After the Tuesday attack, Nides first tweeted that he was “deeply concerned about the civilian deaths and injuries that have occurred in the West Bank these past 48 hours, including that of minors. Praying for the families as they mourn the loss of loved ones, or tend to those injured.”
He immediately came under fire from mostly right-wing figures, including a pair of coalition lawmakers.
“Mr. Ambassador, It seems that you are confused – there are no ‘civilian deaths’ here, there are despicable murderers on the one hand and people defending their lives on the other,” tweeted MK Ohad Tal of the far-right Religious Zionism party. “As a senior diplomat, you should know how to differentiate between good and evil and between light and darkness.”
Likud MK Eliyahu Revivo also chimed in, tweeting that “this is not about ‘deaths’ but a massacre carried out by despicable and vile murderers.”
He accused Nides of trying to draw an equivalency between the Eli and Jenin incidents and said the US should be teaching the UN how to respond to such attacks “rather than learning from them.”
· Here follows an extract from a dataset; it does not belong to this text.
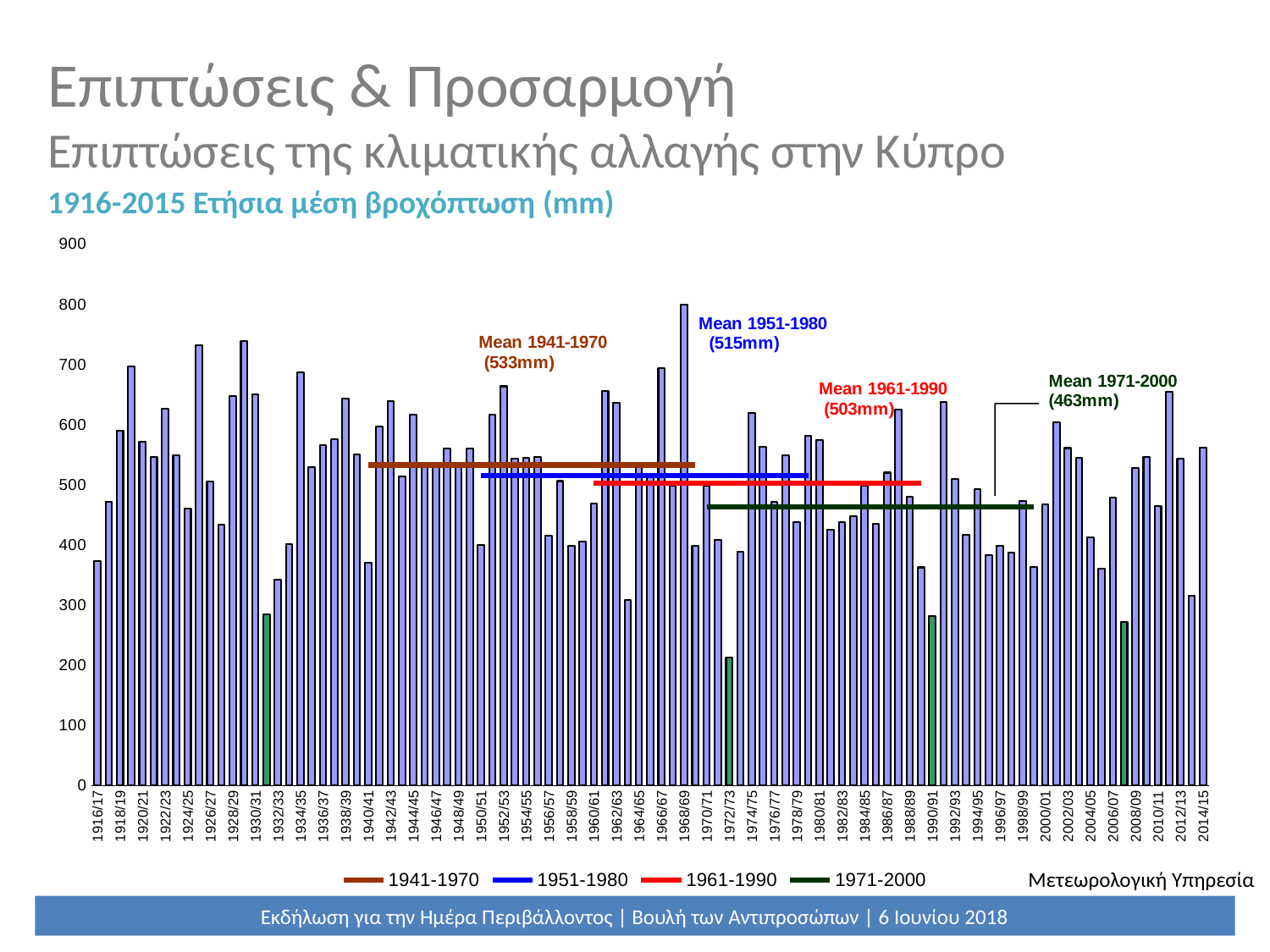
How many series does the legend list? 4 What is the mean annual rainfall shown for the period 1971-2000? 463mm Is the rainfall value for 1972/73 greater or less than 300? less Is the rainfall value for 1968/69 greater or less than 700? greater Which of the four labelled periods has the lowest mean rainfall? 1971-2000 Which of the four labelled periods has the highest mean rainfall? 1941-1970 Which period has the higher mean rainfall, 1951-1980 or 1961-1990? 1951-1980 What is the mean annual rainfall shown for the period 1941-1970? 533mm What is the mean annual rainfall shown for the period 1961-1990? 503mm What kind of chart is used to show the annual rainfall values? bar chart What is the difference between the mean for 1941-1970 and the mean for 1971-2000? 70mm Do the period means rise or fall from 1941-1970 through to 1971-2000? fall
Israel’s Ambassador to the US Michael Herzog also appeared to chide his counterpart, albeit without mentioning Nides by name.
“Any attempt of a so-called ‘balanced’ condemnation is misguided and disrespectful to the memory of the victims,” Herzog tweeted shortly after the US envoy posted.
An hour after his initial tweet, Nides posted again, this time writing that “I condemn in the strongest terms the senseless murder of four innocent Israelis today — my heart is with their grieving family members.”
A separate statement from the State Department partially echoed Nides’s original sentiment, expressing “concern … about the continuation of violence in Israel and the West Bank in recent weeks that has killed and injured Palestinian and Israeli civilians.”
But the statement also included clear condemnation of “the terrorist attack against Israelis near Eli in the West Bank today.”
Israeli troops entered Jenin in the early morning hours of Monday to arrest two wanted suspects, the Israel Defense Forces and Border Police said in a statement, following intense gun battles that included the first use of a helicopter gunship in the West Bank in decades.
“During the activity, a massive exchange of fire took place between the forces and armed gunmen in the area. Large numbers of explosive devices were hurled at the forces. The forces responded with live fire,” the statement said, adding that several suspects were hit.
Three of the six slain Palestinians were named as members of Palestinian Islamic Jihad by the terror group.
The raid has sparked widespread condemnation from Arab countries as well as Western allies, such as France, which on Tuesday offered “condolences to the families of the civilian victims” in Jenin.
France “once again reiterates Israel’s obligation to abide by international humanitarian law, use proportionate force and ensure the imperative protection of civilians in the occupied Palestinian Territories,” the statement read.